As early as 1974, Florida considered funding a Miami–Orlando service using Turboliners, with expansion statewide possible. Amtrak ultimately introduced the first Silver Palm as a single round trip service between Miami and Tampa, Florida, on November 21, 1982. The train was subsidized by the Florida Department of Transportation as a 403(b) service. The train operated over the tracks of the Seaboard System Railroad between Miami and Tampa via Auburndale. The northbound train departed Miami in the morning and returned from Tampa in the afternoon. Travel time was approximately five hours in each direction. A bus connection was provided between and . It followed the traditional SAL mainline through Wildwood and Ocala in north-central Florida.

The Silver Palm was the first intrastate train to use the then-new Amfleet II coaches. The initial consist was two coaches and a cafe car.

During its service, train crew were required to manually throw switches for the train to operate between divisions. Amtrak had worked to remove speed restrictions on the line and considered adding more stops in an effort to improve service and increase the train's profitability. The state also tried to help boost ridership following a publicity tour by then Lieutenant Governor Wayne Mixson in August 1984, in part to build a base of riders for proposed high-speed service in the state. After a two-year trial the Florida Department of Transportation recommended ending subsidies for the Silver Palm. State law required that state-sponsored services maintain a farebox ratio of 60% to continue funding.

FDOT announced on October 20, 1984, that the Silver Palms ratio was 45.3%. The service was scheduled to be discontinued on November 20, 1984. The Florida Coalition of Rail Passengers sued the state, arguing that the Department of Transportation had calculated the operating ratio incorrectly, and won at the district court level. This decision was overturned on appeal by the Florida First District Court of Appeal on March 28, 1985. The Silver Palm was discontinued on April 30, 1985. It was estimated to have cost $4 million over the course of its run.

=== Revived name ===

The second Silver Palm was a long-distance passenger train between New York, New York, and Miami, Florida. This was a revival of the Palmetto, which Amtrak had discontinued on April 1, 1995. Service began on November 10, 1996. For a period in the mid-1990s, as in the 1996-1997 season, it was Amtrak's only train passing through Ocala area north-central Florida section in 1996. Amtrak restored the Palmetto name on May 1, 2002, after the train lost sleeping and dining car service.

=== Proposed restoration ===
Currently, only the Silver Star (which has been temporarily replaced by the Floridian) provides daily Amtrak service between Miami and Tampa. A proposal called Amtrak Connects US outlines 15-year expansion plans for state-supported intercity rail corridors, with one of the routes being between Miami and Tampa. It would follow the same route as the Silver Palm, with stops at all the same stations as well as an additional stop at the Okeechobee station.

(Stored data entries)

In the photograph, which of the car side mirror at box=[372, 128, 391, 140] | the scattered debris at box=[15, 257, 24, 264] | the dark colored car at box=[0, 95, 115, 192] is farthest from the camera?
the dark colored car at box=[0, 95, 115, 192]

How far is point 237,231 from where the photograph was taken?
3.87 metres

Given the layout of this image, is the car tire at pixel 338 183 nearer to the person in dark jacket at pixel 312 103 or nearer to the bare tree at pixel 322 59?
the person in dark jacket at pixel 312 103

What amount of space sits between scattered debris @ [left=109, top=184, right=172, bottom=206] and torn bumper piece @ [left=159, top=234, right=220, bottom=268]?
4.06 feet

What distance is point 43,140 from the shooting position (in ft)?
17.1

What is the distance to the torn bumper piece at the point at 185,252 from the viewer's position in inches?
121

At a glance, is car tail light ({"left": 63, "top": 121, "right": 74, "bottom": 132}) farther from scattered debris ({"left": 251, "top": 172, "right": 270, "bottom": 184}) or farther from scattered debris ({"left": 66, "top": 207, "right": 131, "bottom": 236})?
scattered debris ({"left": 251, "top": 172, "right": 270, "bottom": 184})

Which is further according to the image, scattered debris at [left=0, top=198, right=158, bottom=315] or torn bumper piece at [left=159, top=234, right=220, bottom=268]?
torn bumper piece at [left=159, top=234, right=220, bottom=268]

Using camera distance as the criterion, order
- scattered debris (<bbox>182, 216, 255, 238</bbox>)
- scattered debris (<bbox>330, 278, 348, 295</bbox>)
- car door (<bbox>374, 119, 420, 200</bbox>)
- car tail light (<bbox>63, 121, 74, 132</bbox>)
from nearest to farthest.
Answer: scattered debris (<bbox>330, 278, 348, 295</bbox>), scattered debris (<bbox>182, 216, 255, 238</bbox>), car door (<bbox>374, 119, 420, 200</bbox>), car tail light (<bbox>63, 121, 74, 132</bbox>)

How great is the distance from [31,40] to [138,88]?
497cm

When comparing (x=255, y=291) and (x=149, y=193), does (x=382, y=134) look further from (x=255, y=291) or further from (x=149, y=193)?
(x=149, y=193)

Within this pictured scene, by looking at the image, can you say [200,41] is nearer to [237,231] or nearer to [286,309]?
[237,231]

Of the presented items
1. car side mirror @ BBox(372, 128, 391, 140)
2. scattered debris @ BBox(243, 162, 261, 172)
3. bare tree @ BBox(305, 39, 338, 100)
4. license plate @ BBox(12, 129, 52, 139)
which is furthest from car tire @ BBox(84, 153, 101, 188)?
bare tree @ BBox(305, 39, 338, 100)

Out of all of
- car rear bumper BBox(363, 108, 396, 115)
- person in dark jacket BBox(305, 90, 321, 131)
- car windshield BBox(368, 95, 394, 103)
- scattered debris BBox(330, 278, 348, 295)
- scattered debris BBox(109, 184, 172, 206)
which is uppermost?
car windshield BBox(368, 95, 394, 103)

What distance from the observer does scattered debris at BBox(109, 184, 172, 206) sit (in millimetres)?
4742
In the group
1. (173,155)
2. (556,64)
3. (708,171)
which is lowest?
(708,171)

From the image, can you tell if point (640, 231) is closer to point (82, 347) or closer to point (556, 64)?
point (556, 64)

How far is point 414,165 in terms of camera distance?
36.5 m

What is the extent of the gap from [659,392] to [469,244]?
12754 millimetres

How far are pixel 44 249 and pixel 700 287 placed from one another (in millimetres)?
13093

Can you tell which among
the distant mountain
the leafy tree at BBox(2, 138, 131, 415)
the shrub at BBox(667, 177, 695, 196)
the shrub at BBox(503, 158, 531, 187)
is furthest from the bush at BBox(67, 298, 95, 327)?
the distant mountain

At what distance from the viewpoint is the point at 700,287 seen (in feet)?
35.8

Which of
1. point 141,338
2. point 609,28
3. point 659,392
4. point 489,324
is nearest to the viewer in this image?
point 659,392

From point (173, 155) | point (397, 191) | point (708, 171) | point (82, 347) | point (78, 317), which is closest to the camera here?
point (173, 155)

▸ TASK BRIEF
Reproduce word for word the part of the Silver Palm passage that begins with the words containing "The Silver Palm was the" and ends with "to continue funding.". The listing isn't needed for this work.

▸ RESULT OF THE EXERCISE
The Silver Palm was the first intrastate train to use the then-new Amfleet II coaches. The initial consist was two coaches and a cafe car.

During its service, train crew were required to manually throw switches for the train to operate between divisions. Amtrak had worked to remove speed restrictions on the line and considered adding more stops in an effort to improve service and increase the train's profitability. The state also tried to help boost ridership following a publicity tour by then Lieutenant Governor Wayne Mixson in August 1984, in part to build a base of riders for proposed high-speed service in the state. After a two-year trial the Florida Department of Transportation recommended ending subsidies for the Silver Palm. State law required that state-sponsored services maintain a farebox ratio of 60% to continue funding.